M’è cresciuta nella testa e nel cuore una gran simpatia per il fariseo, e insieme una certa fifa per il coraggio del pubblicano, che mi sembra sempre più troppo grande per le mie misure timide e mediocri. Povero caro fariseo! Sempre confinato e stretto tra la preoccupazione di stare alle regole e il sospetto che mai ci si arriva. Povero fariseo, così sommerso dalla preoccupazione di essere adeguato a Dio da non accorgersi che Dio gli vuol dare una mano, e più di una mano, perchè ha capito che ben poco riuscirà a mettere insieme.
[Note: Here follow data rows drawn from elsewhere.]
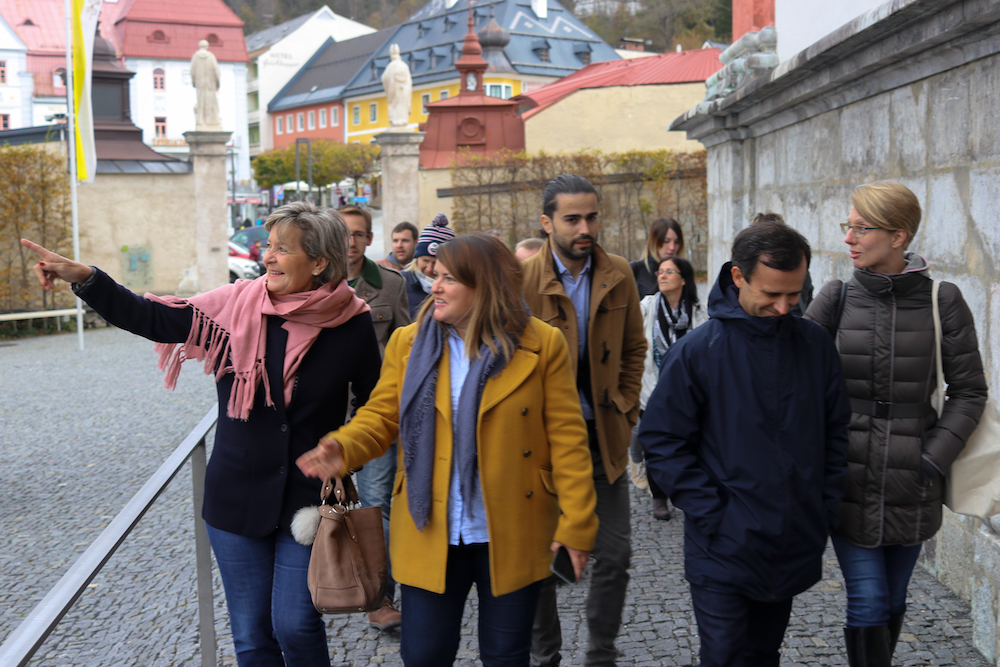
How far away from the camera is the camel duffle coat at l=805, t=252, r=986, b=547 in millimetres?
3188

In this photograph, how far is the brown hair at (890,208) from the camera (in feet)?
10.6

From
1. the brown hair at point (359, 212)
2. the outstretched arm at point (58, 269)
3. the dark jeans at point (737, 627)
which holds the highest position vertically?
the brown hair at point (359, 212)

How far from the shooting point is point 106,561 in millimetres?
2371

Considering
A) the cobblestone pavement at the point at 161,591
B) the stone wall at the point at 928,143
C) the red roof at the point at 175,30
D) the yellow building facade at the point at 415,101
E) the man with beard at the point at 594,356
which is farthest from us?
the red roof at the point at 175,30

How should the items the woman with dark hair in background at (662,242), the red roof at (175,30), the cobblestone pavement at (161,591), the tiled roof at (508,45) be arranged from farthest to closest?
the red roof at (175,30) → the tiled roof at (508,45) → the woman with dark hair in background at (662,242) → the cobblestone pavement at (161,591)

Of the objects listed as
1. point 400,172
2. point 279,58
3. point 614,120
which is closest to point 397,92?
point 400,172

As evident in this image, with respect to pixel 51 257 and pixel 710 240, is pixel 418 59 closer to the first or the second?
pixel 710 240

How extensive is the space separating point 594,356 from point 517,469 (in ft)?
3.57

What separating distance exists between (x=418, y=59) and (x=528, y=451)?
76.9 meters

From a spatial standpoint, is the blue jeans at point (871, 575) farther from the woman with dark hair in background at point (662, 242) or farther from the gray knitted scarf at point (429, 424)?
the woman with dark hair in background at point (662, 242)

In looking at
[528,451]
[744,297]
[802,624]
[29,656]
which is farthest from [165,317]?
[802,624]

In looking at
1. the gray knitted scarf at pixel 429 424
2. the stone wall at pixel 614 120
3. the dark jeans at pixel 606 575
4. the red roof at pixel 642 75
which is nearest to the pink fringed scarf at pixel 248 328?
the gray knitted scarf at pixel 429 424

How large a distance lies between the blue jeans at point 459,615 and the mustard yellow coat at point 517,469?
7cm

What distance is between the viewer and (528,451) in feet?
9.59
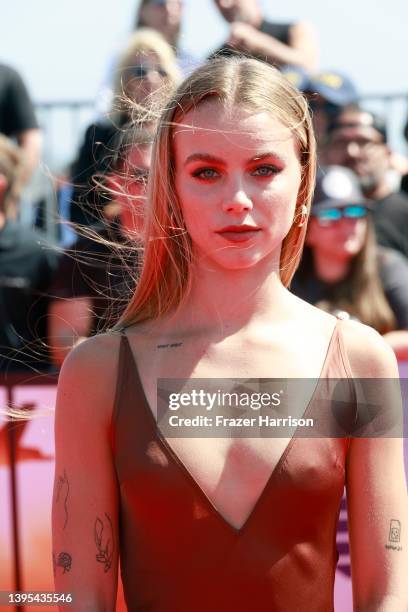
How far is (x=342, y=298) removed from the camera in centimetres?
383

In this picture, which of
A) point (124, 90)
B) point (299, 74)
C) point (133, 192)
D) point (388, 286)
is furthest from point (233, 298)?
point (299, 74)

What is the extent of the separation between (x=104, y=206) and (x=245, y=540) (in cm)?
192

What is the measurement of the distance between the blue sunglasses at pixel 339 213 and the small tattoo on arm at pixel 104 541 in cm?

Povero fariseo, così impegnato a non essere come tutti gli altri e così illuso di riuscirci a forza di digiuni e di offerte.

Mi affascina e mi intimorisce invece l’audacia del pubblicano che lascia da parte ogni possibilità – o illusione – di mettersi a posto, e chiede a Dio di prenderlo così com’è e di portarlo per la via nuova – e sconosciuta al “mondo” ( io vivo a cento metri dal carcere della Dozza) – della misericordia e del perdono. Invidio questo pubblicano che rinuncia ad ogni ipotesi di fare per bene e chiede a Dio di prenderlo così com’è. Vedo il mio povero fariseo prigioniero del suo stare eternamente in bilico tra il bene e il male mentre il mascalzone pubblicano lo sorpassa esultante mentre corre portato tra le braccia della misericordia di Dio.

Si può avere il coraggio del proprio essere peccatori? Si può naufragare tra le braccia del Signore perchè Lui ci prenda così come siamo? Di lui la parabola dice che “tornò a casa sua giustificato”. Cosa vuol dire? Che Dio ha rinunciato all’idea di vederlo per bene e lo ha avvolto del gran bene di suo Figlio Gesù che copre la sua miseria con l’abito battesimale e nuziale del suo sacrificio d’amore. E il mio povero fariseo? Per lui niente! Niente, dice la parabola “a differenza dell’altro”.

La parabola non ci dice che il pubblicano mascalzone sia diventato una brava persona. Ma lo possiamo pensare perchè un po’ sappiamo di come faccia bene lo stare tra le braccia misericordiose di Dio. E dell’altro, che diremo? Speriamo che rinunci anche lui a lottare nell’inutile fatica per essere bravo e, come dice un vecchia preghiera della bibbia, si accontenti della “gioia di essere salvato”. Che non è poco! Buona Domenica a tutti. Giovanni della Dozza.